- To do: Give every line of the items below as a JSON list of strings, one string per line. Leave out blank lines and the pictures.
_____
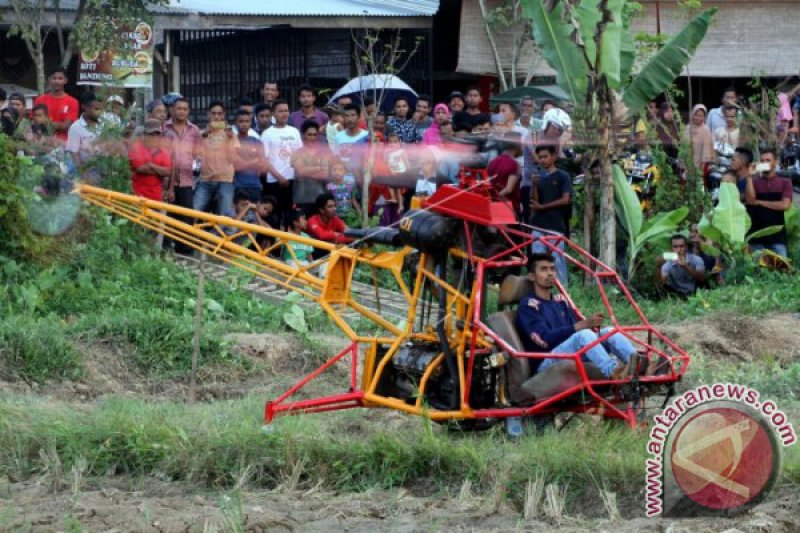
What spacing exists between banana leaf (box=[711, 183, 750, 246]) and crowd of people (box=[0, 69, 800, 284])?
0.34m

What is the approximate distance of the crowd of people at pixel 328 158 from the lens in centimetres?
1661

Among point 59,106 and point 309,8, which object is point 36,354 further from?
point 309,8

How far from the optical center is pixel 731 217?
17.2m

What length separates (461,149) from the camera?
1650cm

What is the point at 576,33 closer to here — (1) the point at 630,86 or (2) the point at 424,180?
(1) the point at 630,86

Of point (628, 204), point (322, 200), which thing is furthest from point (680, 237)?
point (322, 200)

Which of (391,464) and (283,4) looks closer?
(391,464)

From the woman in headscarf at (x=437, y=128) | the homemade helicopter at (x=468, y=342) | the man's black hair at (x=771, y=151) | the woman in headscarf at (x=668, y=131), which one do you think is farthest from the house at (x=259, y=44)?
the homemade helicopter at (x=468, y=342)

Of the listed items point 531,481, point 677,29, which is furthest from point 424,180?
point 531,481

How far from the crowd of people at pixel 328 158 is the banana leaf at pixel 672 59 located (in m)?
1.09

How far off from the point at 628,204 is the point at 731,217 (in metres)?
1.18

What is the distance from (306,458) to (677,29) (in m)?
14.2

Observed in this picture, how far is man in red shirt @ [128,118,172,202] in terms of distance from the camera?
16.8 metres

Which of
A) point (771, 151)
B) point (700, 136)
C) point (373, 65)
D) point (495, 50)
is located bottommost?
point (771, 151)
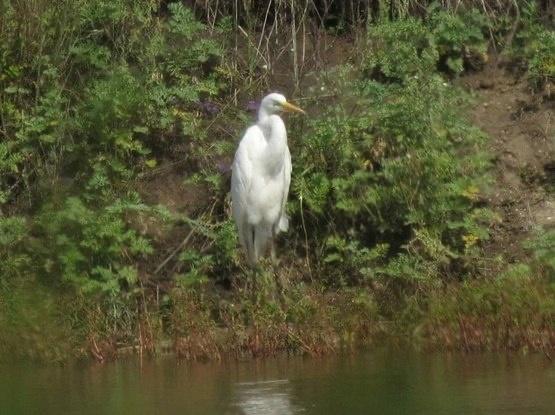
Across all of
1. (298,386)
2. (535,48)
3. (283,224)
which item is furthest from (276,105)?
(298,386)

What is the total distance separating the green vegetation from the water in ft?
1.00

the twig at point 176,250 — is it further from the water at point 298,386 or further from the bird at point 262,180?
the water at point 298,386

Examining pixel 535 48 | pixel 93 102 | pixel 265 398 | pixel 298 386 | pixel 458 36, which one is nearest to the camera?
pixel 265 398

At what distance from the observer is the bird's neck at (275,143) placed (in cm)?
929

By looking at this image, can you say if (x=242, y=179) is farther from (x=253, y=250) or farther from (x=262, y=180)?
(x=253, y=250)

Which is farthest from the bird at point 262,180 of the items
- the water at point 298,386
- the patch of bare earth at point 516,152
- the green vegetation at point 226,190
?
the patch of bare earth at point 516,152

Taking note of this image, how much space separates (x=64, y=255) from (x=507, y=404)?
389cm

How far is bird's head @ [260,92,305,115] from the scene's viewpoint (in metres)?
9.33

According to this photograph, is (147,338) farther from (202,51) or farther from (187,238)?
(202,51)

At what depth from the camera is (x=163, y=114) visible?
34.6 ft

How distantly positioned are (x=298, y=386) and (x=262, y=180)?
101 inches

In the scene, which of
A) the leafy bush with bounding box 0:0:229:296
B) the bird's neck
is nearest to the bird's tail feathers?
the bird's neck

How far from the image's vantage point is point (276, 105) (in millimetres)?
9383

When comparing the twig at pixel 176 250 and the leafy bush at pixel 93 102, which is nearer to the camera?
the twig at pixel 176 250
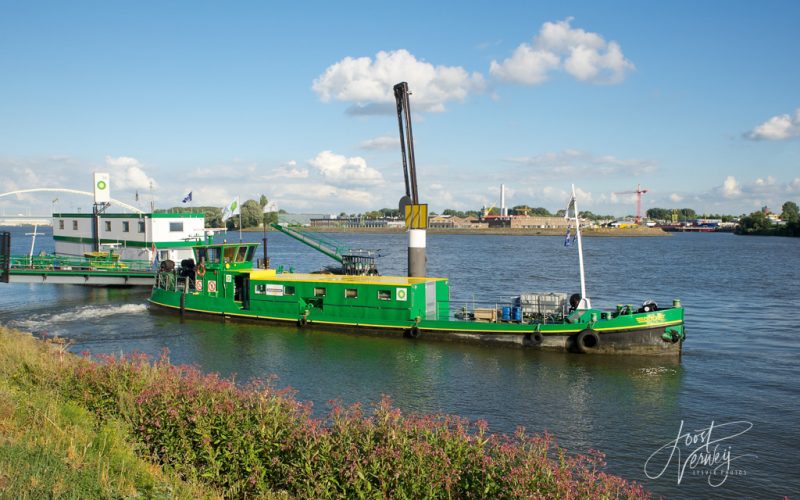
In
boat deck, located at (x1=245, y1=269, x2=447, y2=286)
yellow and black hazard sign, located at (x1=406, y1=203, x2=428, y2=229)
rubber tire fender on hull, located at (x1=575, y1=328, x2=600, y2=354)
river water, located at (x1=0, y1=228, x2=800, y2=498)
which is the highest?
yellow and black hazard sign, located at (x1=406, y1=203, x2=428, y2=229)

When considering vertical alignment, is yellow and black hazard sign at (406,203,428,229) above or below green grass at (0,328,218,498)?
above

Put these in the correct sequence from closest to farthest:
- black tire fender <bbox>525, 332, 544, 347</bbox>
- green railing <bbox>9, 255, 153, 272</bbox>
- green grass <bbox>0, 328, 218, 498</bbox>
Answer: green grass <bbox>0, 328, 218, 498</bbox>, black tire fender <bbox>525, 332, 544, 347</bbox>, green railing <bbox>9, 255, 153, 272</bbox>

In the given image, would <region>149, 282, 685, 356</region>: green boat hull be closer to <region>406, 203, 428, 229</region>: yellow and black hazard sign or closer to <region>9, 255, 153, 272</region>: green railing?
<region>406, 203, 428, 229</region>: yellow and black hazard sign

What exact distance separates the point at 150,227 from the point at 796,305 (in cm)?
5167

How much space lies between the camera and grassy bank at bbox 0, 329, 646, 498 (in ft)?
31.7

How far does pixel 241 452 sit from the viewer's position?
36.8 feet

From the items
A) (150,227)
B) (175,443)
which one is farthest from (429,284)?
(150,227)

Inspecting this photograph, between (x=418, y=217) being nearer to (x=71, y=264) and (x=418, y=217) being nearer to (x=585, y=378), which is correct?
(x=585, y=378)

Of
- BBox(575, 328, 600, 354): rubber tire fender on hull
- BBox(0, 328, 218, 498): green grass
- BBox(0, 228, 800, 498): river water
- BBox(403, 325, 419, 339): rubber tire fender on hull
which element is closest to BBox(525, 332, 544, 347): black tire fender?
BBox(0, 228, 800, 498): river water

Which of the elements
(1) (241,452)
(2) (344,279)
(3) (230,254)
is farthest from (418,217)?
(1) (241,452)

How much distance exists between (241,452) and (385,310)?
2225 centimetres

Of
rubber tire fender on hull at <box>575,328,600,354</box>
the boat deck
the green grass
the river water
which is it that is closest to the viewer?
the green grass

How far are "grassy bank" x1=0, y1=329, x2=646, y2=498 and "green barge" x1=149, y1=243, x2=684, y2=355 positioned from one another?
18379 millimetres

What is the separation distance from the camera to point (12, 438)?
11336 mm
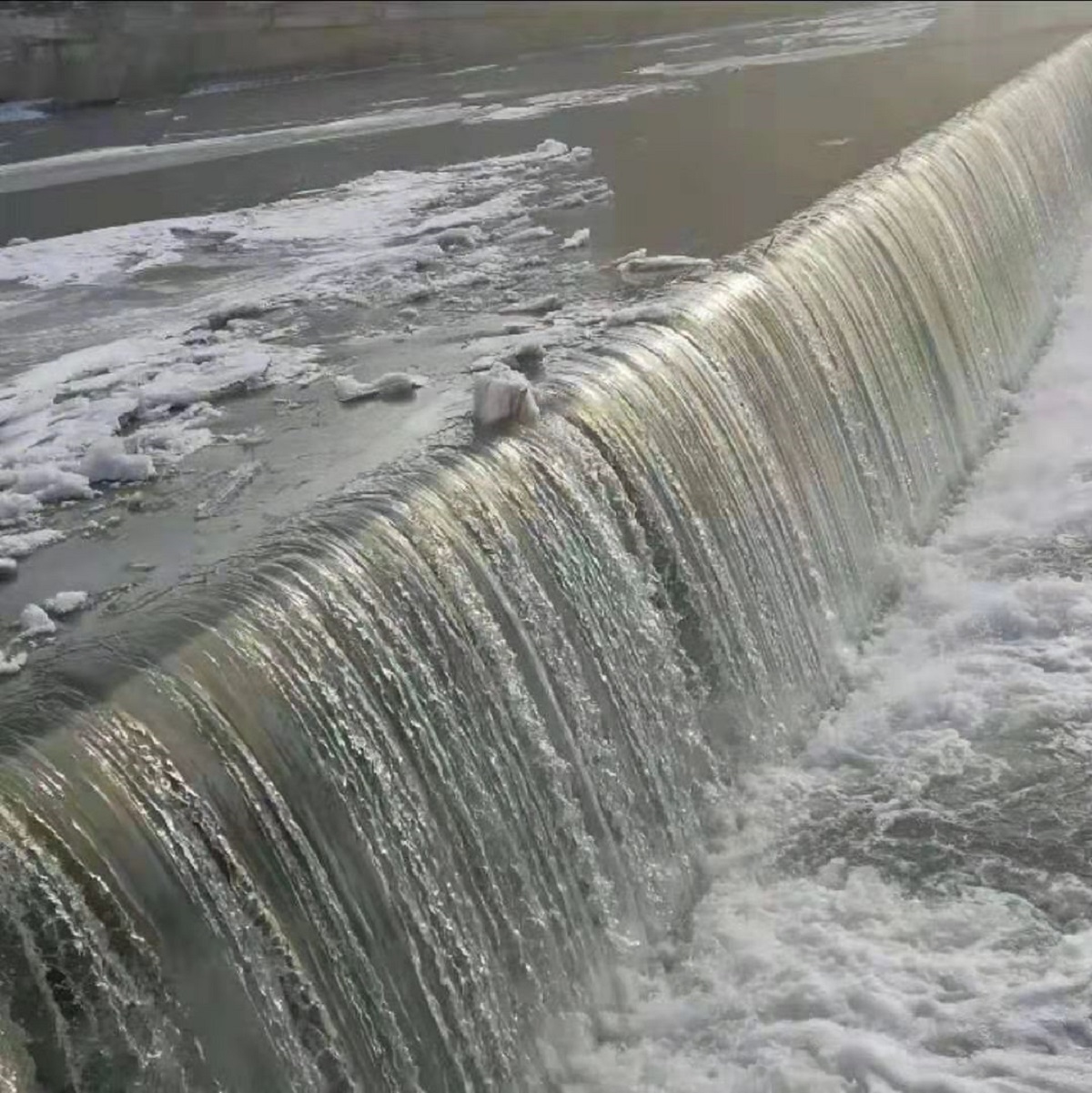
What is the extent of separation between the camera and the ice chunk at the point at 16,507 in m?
4.24

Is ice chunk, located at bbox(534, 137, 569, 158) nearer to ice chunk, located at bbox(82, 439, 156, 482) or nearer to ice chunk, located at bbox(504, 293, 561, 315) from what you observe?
ice chunk, located at bbox(504, 293, 561, 315)

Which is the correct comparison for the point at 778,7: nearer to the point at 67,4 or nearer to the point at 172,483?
the point at 67,4

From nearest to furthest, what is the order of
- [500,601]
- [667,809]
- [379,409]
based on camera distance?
[500,601], [667,809], [379,409]

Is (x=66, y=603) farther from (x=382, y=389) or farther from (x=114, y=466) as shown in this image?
_____
- Answer to the task:
[
  "What spacing exists between banana leaf (box=[711, 183, 750, 246]) and crowd of people (box=[0, 69, 800, 284])?",
  "0.34m",
  "What is the approximate distance of the crowd of people at pixel 328 158 from the lens in centimetres?",
  "1661",
  "Among point 59,106 and point 309,8, which object is point 36,354 further from?",
  "point 309,8",
  "How far from the optical center is pixel 731 217?",
  "17.2m",
  "What length separates (461,149) from the camera?",
  "1650cm",
  "What is the point at 576,33 closer to here — (1) the point at 630,86 or (2) the point at 424,180?",
  "(1) the point at 630,86",
  "Of point (628, 204), point (322, 200), which thing is furthest from point (680, 237)?",
  "point (322, 200)",
  "Which of (391,464) and (283,4) looks closer?",
  "(391,464)",
  "From the woman in headscarf at (x=437, y=128) | the homemade helicopter at (x=468, y=342) | the man's black hair at (x=771, y=151) | the woman in headscarf at (x=668, y=131), which one do you think is farthest from the house at (x=259, y=44)?",
  "the homemade helicopter at (x=468, y=342)",
  "Of the listed items point 531,481, point 677,29, which is furthest from point 424,180?",
  "point 531,481",
  "How far from the crowd of people at pixel 328 158 is the banana leaf at pixel 672 59 located (in m)?",
  "1.09",
  "How far off from the point at 628,204 is the point at 731,217 (in metres)?",
  "1.18",
  "What is the distance from (306,458) to (677,29) (in m)?",
  "14.2",
  "Observed in this picture, how far is man in red shirt @ [128,118,172,202] in terms of distance from the camera?",
  "16.8 metres",
  "Which of",
  "A) point (771, 151)",
  "B) point (700, 136)",
  "C) point (373, 65)",
  "D) point (495, 50)",
  "is located bottommost?",
  "point (771, 151)",
  "Across all of",
  "1. (298,386)",
  "2. (535,48)",
  "3. (283,224)",
  "which item is furthest from (276,105)?",
  "(298,386)",
  "What is the total distance separating the green vegetation from the water in ft?",
  "1.00",
  "the twig at point 176,250 — is it further from the water at point 298,386 or further from the bird at point 262,180?",
  "the water at point 298,386",
  "Examining pixel 535 48 | pixel 93 102 | pixel 265 398 | pixel 298 386 | pixel 458 36, which one is nearest to the camera?",
  "pixel 265 398",
  "At what distance from the observer is the bird's neck at (275,143) placed (in cm)?",
  "929",
  "By looking at this image, can you say if (x=242, y=179) is farther from (x=253, y=250) or farther from (x=262, y=180)?",
  "(x=253, y=250)",
  "Which is farthest from the bird at point 262,180 of the items",
  "- the water at point 298,386",
  "- the patch of bare earth at point 516,152",
  "- the green vegetation at point 226,190",
  "?",
  "the patch of bare earth at point 516,152",
  "Taking note of this image, how much space separates (x=64, y=255) from (x=507, y=404)?",
  "389cm",
  "How far is bird's head @ [260,92,305,115] from the scene's viewpoint (in metres)?",
  "9.33",
  "According to this photograph, is (147,338) farther from (202,51) or farther from (187,238)?",
  "(202,51)",
  "At what depth from the camera is (x=163, y=114) visible?",
  "34.6 ft",
  "How distantly positioned are (x=298, y=386) and (x=262, y=180)?",
  "101 inches",
  "In the scene, which of",
  "A) the leafy bush with bounding box 0:0:229:296",
  "B) the bird's neck",
  "is nearest to the bird's tail feathers?",
  "the bird's neck",
  "How far from the image's vantage point is point (276, 105) (in millimetres)?",
  "9383",
  "When comparing the twig at pixel 176 250 and the leafy bush at pixel 93 102, which is nearer to the camera?",
  "the twig at pixel 176 250",
  "In",
  "boat deck, located at (x1=245, y1=269, x2=447, y2=286)",
  "yellow and black hazard sign, located at (x1=406, y1=203, x2=428, y2=229)",
  "rubber tire fender on hull, located at (x1=575, y1=328, x2=600, y2=354)",
  "river water, located at (x1=0, y1=228, x2=800, y2=498)",
  "which is the highest?",
  "yellow and black hazard sign, located at (x1=406, y1=203, x2=428, y2=229)",
  "When considering vertical alignment, is yellow and black hazard sign at (406,203,428,229) above or below green grass at (0,328,218,498)?",
  "above",
  "Put these in the correct sequence from closest to farthest:",
  "- black tire fender <bbox>525, 332, 544, 347</bbox>",
  "- green railing <bbox>9, 255, 153, 272</bbox>",
  "- green grass <bbox>0, 328, 218, 498</bbox>",
  "Answer: green grass <bbox>0, 328, 218, 498</bbox>, black tire fender <bbox>525, 332, 544, 347</bbox>, green railing <bbox>9, 255, 153, 272</bbox>",
  "In the given image, would <region>149, 282, 685, 356</region>: green boat hull be closer to <region>406, 203, 428, 229</region>: yellow and black hazard sign or closer to <region>9, 255, 153, 272</region>: green railing?",
  "<region>406, 203, 428, 229</region>: yellow and black hazard sign",
  "What exact distance separates the point at 150,227 from the point at 796,305 (in cm)?",
  "5167",
  "How much space lies between the camera and grassy bank at bbox 0, 329, 646, 498 (in ft)?",
  "31.7",
  "How far does pixel 241 452 sit from the viewer's position?",
  "36.8 feet",
  "From the items",
  "A) (150,227)",
  "B) (175,443)",
  "which one is farthest from (429,284)?",
  "(150,227)",
  "Inspecting this photograph, between (x=418, y=217) being nearer to (x=71, y=264) and (x=418, y=217) being nearer to (x=585, y=378), which is correct?",
  "(x=585, y=378)",
  "Of",
  "- BBox(575, 328, 600, 354): rubber tire fender on hull",
  "- BBox(0, 328, 218, 498): green grass",
  "- BBox(0, 228, 800, 498): river water",
  "- BBox(403, 325, 419, 339): rubber tire fender on hull",
  "which element is closest to BBox(525, 332, 544, 347): black tire fender?",
  "BBox(0, 228, 800, 498): river water",
  "Which of the elements",
  "(1) (241,452)",
  "(2) (344,279)",
  "(3) (230,254)",
  "is farthest from (418,217)?",
  "(1) (241,452)",
  "How much distance exists between (241,452) and (385,310)?",
  "2225 centimetres",
  "Of",
  "rubber tire fender on hull at <box>575,328,600,354</box>",
  "the boat deck",
  "the green grass",
  "the river water",
  "which is it that is closest to the viewer?",
  "the green grass",
  "How far are \"grassy bank\" x1=0, y1=329, x2=646, y2=498 and \"green barge\" x1=149, y1=243, x2=684, y2=355 positioned from one another?",
  "18379 millimetres",
  "What is the separation distance from the camera to point (12, 438)?",
  "11336 mm",
  "What is the extent of separation between the camera and the ice chunk at the point at 16,507 in m?",
  "4.24",
  "Is ice chunk, located at bbox(534, 137, 569, 158) nearer to ice chunk, located at bbox(82, 439, 156, 482) or nearer to ice chunk, located at bbox(504, 293, 561, 315) from what you observe?",
  "ice chunk, located at bbox(504, 293, 561, 315)",
  "Which is the correct comparison for the point at 778,7: nearer to the point at 67,4 or nearer to the point at 172,483?",
  "the point at 67,4",
  "From nearest to furthest, what is the order of",
  "- [500,601]",
  "- [667,809]",
  "- [379,409]",
  "based on camera distance?",
  "[500,601], [667,809], [379,409]",
  "Is (x=66, y=603) farther from (x=382, y=389) or farther from (x=114, y=466) as shown in this image?"
]